Auch wenn ich ja eher die existenzialistische Literatur und Musik wie Albert Camus, den jüngeren Michel Houellebecq oder natürlich die frühen The Cure bevorzuge, gibt es so viel was mich berührt, weil es das Leben feiert, auf eine scheinbar naive Art, wie der Film „Die fabelhafte Welt der Amelie“ der uns vor Augen führt, wie kostbar auch die Existenz im Kleinen ist und wie befriedigend es für einen selber sein kann, für andere Gutes zu tun – ohne religiösen Schmus und philosophischen Überbau. „Der Laden“, besonders Teil drei, hat mich berührt oder der „Mond und andere Liebhaber“, „Erbsen auf halb sechs“ oder die vielen Filme vom Regisseur Dresen, die die kleinen Leute feiern – ich werde so viel gute Filme nicht genannt haben. Ich mag den Schriftsteller Philip Roth nennen, der sich naturgemäß in seinen letzten Werken mit Vergänglichkeit befasst hat. Sandra, das ist ein Fass ohne Boden. Ach ja, gute Jugendliteratur zum Thema gibt es auch. „Das Schicksal ist ein mieser Verräter“ von John Green zum Beispiel.
Oder hör dir mal den Liedermacher Eckhard Wenzel an, mit dem Titel „Über den Selbstmord“ – es gibt so viele kluge Kulturschaffende, die sich mit dem Thema beschäftigen. Aber es sind eben die Klugen und nicht die Lauten.

sds19: Was wünschst du dir für ein besseres menschliches Miteinander?

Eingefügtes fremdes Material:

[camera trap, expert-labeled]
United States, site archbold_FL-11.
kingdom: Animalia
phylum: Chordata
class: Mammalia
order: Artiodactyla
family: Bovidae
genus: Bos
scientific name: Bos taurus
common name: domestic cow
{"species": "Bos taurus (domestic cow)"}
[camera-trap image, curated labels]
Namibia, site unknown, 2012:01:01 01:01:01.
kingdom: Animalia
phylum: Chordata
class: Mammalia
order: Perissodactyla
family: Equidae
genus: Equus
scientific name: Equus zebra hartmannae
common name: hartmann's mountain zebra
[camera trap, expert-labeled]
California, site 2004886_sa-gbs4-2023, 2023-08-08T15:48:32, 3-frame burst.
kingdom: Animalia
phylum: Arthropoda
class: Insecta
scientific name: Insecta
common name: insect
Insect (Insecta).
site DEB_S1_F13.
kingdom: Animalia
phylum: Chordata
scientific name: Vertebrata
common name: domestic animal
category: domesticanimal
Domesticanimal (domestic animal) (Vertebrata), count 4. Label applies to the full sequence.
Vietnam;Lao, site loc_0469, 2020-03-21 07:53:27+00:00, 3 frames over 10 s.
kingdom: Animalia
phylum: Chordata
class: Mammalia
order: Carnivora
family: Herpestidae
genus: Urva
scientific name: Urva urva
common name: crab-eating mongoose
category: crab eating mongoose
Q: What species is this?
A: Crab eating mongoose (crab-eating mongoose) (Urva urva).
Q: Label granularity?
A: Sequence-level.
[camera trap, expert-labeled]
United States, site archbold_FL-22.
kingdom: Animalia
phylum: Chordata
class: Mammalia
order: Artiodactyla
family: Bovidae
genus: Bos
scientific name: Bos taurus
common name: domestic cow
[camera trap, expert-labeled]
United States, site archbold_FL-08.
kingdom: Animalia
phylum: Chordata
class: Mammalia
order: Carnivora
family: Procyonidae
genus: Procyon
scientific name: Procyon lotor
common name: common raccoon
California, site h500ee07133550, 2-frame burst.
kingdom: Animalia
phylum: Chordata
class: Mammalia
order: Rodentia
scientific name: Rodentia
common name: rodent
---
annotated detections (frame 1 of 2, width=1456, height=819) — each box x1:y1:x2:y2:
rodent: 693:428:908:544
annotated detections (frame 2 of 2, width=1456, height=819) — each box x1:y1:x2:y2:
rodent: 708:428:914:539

Empathie oder um es mit Kant zu sagen: „Handle nur nach derjenigen Maxime, durch die du zugleich wollen kannst, dass sie ein allgemeines Gesetz werde“

sds19: Was bedeuten für dich Freiheit, Schutz der Menschenwürde und Gleichberechtigung?

„Freiheit ist immer Freiheit der Andersdenkenden“ sagte Rosa Luxemburg und meinte es aber in einem anderen Kontext – als Formel und mit der Maßgabe den vermeintlich Anderen nicht nur aus einer überlegenen Position zu tolerieren, sondern auch zu respektieren, wäre der Schlüssel.

sds19: Welches ist dein Lieblingszitat zum Thema Leben, Schmerz und Tod?

„Ruhe gibts genug nach dem Tod“ (Grönemeyer).

sds19: Zum Schluss möchten wir dich noch bitten, folgende 3 Sätze mit deinen eigenen Worten zu ergänzen:

1. Eines Tages werde ich sterben ...
und ich hoffe, dass das Urteil über mich gnädig ausfällt (ein motivierender Gedanke, den ich vielen ins Hirn pflanzen würde – so es sich dort befände, wo es der Anatomie-Atlas vorsieht)

2. Unsterblichkeit wäre ...
langweilig und eine Einladung zur Prokrastination. Das Versprechen Unendlichkeit würde uns zu phobischen Menschen machen, die Angst hätten, durch außergewöhnliche Umstände zu Tode zu kommen – der Ängstliche stirbt tausend Tode.

3. Das Leben ist ...
schön! Oder nenne mir eine sinnvolle Alternative und komme mir nicht mit Paradies.